Associate
Editor (Restorations and Revivals) Simon Taaffe has come across the following
screenings and other information. Click on the links for times, more detail etc
where indicated.
Dennis Hopper has been the
subject of a retrospective at Anthology Film Archives in New York. The AFA website offered these notes about a screening of Mad Dog Morgan (Phillipe Mora, Australia, 1976, 35mm).
“[PLEASE
NOTE: The film originally scheduled to screen on these dates - BLOODBATH -
became unavailable, so we have replaced it with MAD DOG MORGAN...which we
intended to include in the Dennis Hopper retrospective in any case, and
initially omitted only because we weren't able to find a print until after
going to press!]
“One of the
key movies in the birth of the Australian film industry, MAD DOG MORGAN is as
wild, free, and untamed as the pioneer Australian settler turned outlaw it
celebrates.
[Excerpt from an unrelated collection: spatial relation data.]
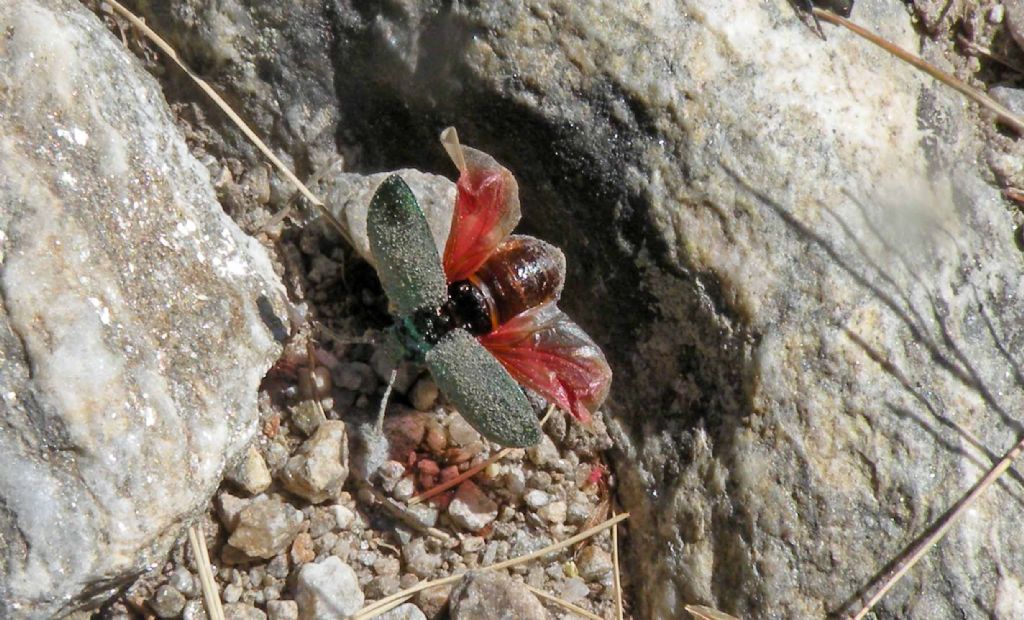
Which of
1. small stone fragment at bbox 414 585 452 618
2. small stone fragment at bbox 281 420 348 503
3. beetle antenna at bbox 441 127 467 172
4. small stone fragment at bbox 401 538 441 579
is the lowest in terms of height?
small stone fragment at bbox 414 585 452 618

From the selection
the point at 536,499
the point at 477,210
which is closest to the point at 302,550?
the point at 536,499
Dan Morgan was a real-life figure, a desperado who roamed the bush,
committing robberies, drinking rum, killing people at the slightest provocation
and generally behaving like a maniac. Obviously not just anyone could play the
role, so director Philippe Mora brought in the only actor who could embody
Morgan’s peculiar brand of apeshit craziness: Dennis Hopper. Hopper was dead-on
perfect for Morgan but, unfortunately for the sanity of the cast and crew, he
was also a committed method actor who insisted on getting into the role by
drinking at least as much rum as the real Morgan and carrying loaded weapons
everywhere. At one point during the shoot Hopper drunkenly took off in a car to
visit the real Morgan’s grave. He was picked up in the state of Victoria for
drunken driving. When his blood alcohol content was measured he was declared legally
dead. His producers got him out of jail but he was forbidden by the court to
drive or even to be a passenger in a car in the territory!” –Lars Nilsen
The Coen Bros debut movie.
Remembered by the Film Alert editor when he saw it in performance of his duty
as a member of the Films Board of Review way back in 1984. Distributor Frank
Cox was most upset when the film was originally slapped with an audience-reducing “R”
certificate. The Review Board declined to lower the classification. My memory
says that when a spike went through a hand the Review Boarders, or at least a majority, blanched. The link here is to a screening organised by
the Toronto International Film Festival via its year round Cinematheque
screenings. (Aaah a year round Cinematheque! Such a luxury.)
Also at this Toronto venue
a digital restoration of Chris Marker’s masterpiece Sans
Soleil/Sunless (France, 1983), Polanski’s Tess in a 4K digital restoration,
Cassavetes 1974 A Woman Under the Influence screened via a
new 35mm print and Edward Yang’s A
Brighter Summer Day (Taiwan, 1991) a masterpiece restored to
4K digital (and also available to buyers here on Criterion Blu-ray whenever the
Barnes & Noble 50% sale is on, region A coded however).